A (Not So) Crumby Idea

Yet again, I’ve been down to the front gate and returned with a bowl full of wild blackberries.  With enough jam to last for – well – a long time, making more jam is out of the question and I did say earlier that I would have to try to make a few different things with the berries.

On the spur of the moment, I set out to make a Wild Blackberry Crumble. (Ok, that’s not true.  After dinner Dean said “Hummmm, I’m still hungry!” and that was all the prompting I needed.)

Quick as a flash I went hunting through my recipe book and then followed the mad panic to find some ingredients amongst the food we have, and then prepare and cook (what I thought would be) a second class dessert.

I only had a rectangular cake tin and Weber BBQ to work with, but the end result was First Class all the Way.

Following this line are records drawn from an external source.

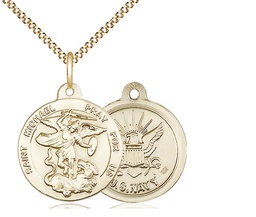 [0342GF6/18G] 14kt Gold Filled Saint Michael Navy Pendant on a 18 inch Gold Plate Light Curb chain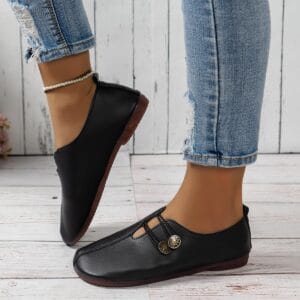 Elise Square-Toe Button Loafer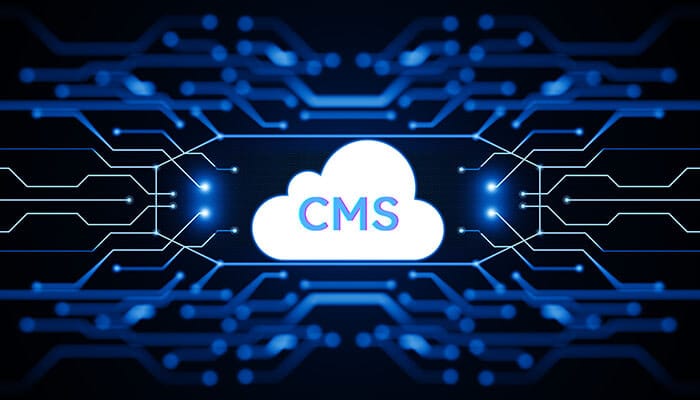 A digital illustration of a glowing cloud labeled “CMS” surrounded by blue circuit lines, representing cloud-based technology and modern startup website platform solutions for content management.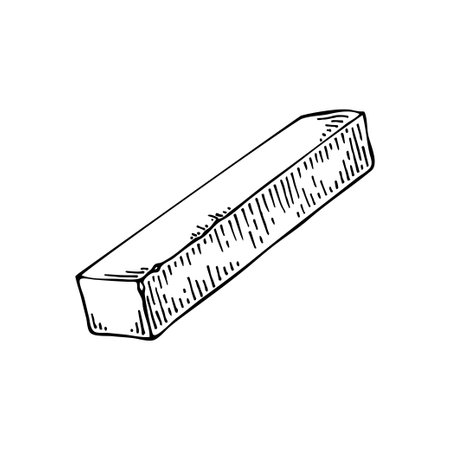 Sewing chalk line art. Markup tool. Tailor profession. Chalk for drawing. Hand drawn vector doodle illustration.のイラスト素材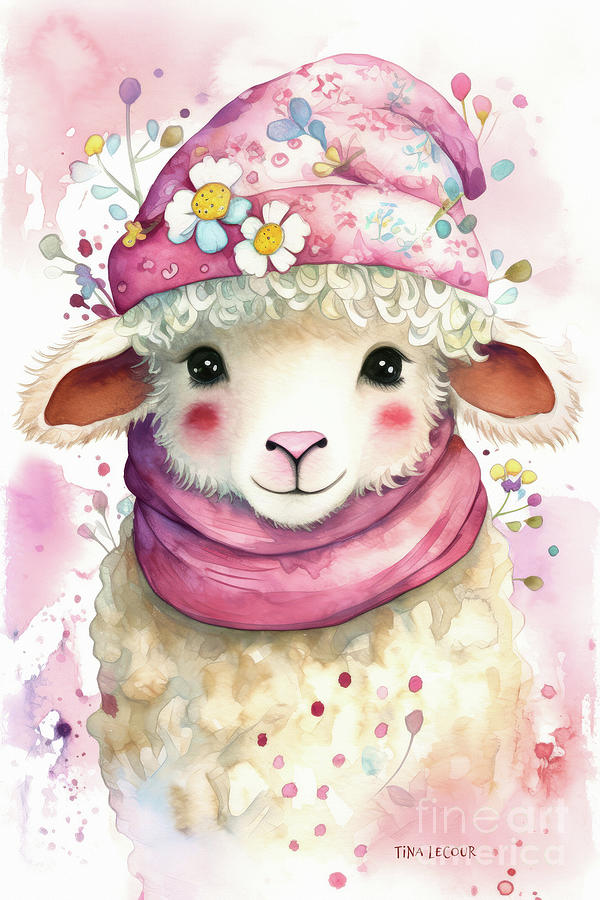 Adorable Little Lamb Painting by Tina LeCour
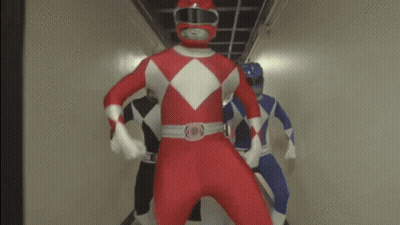 Red Power Ranger In Hallway With Two Others GIF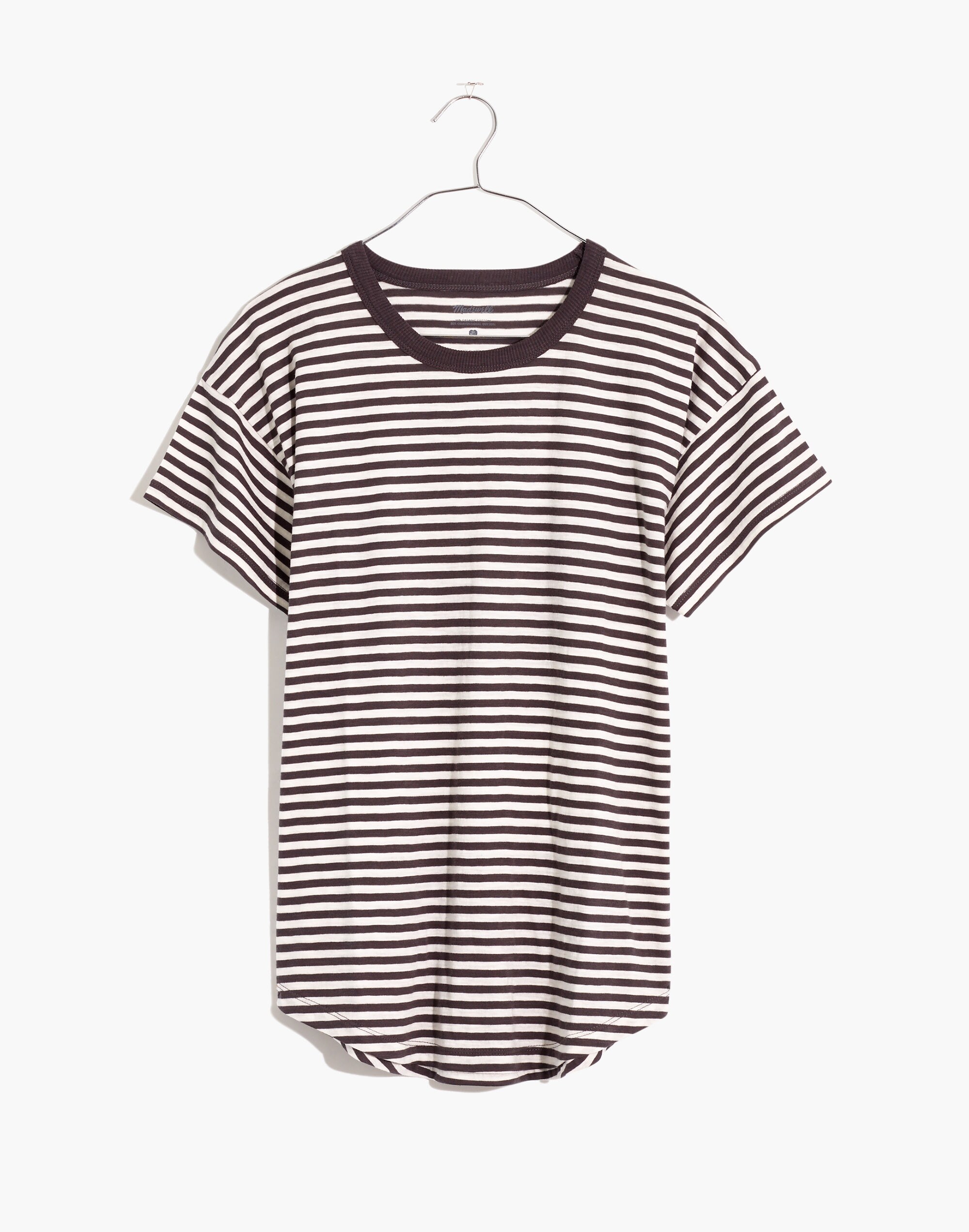 Plus Whisper Cotton Rib-Crewneck Tee in Damien Stripe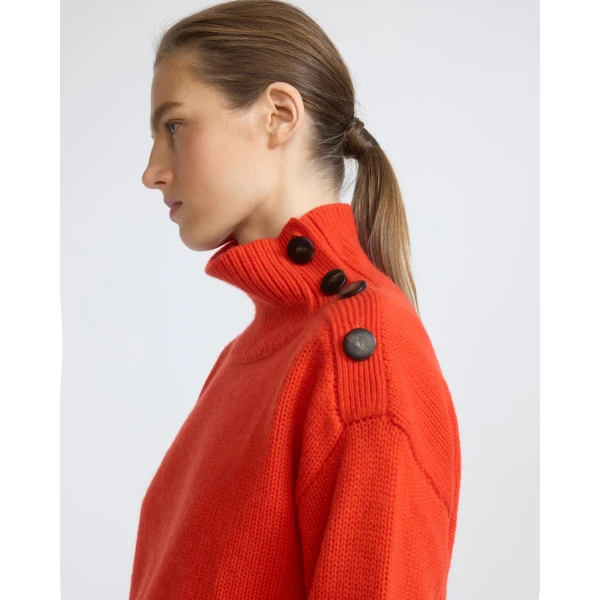 Yves Salomon Short Oversized Knitted Sweater in Red Orange | Sweaters | Coveti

Wild Blackberry Crumble in Tin

Wild Blackberry Crumble in the Cake Tin

It was not sweet, yet not sour either.  Rather, it was ever so slightly tarty, and the crumb was just crunchy enough to nicely compliment the hot berries.  I was going to add some cinnamon to the crumb mixture, but only remembered after I’d placed it on top of the berries and by then thought “Oh well!”.

It’s been years since I’ve made any type of crumble dessert and, considering the ingredients that I don’t have on hand, I’m very proud of my little creation. The only thing that would have improved it (perhaps) was a spoonful of ice cream, but . . .

It was absolutely delicious all by itself.

I’ve added my (spur of the moment) recipe for Wild Blackberry Crumble to the Recipe page.  Enjoy!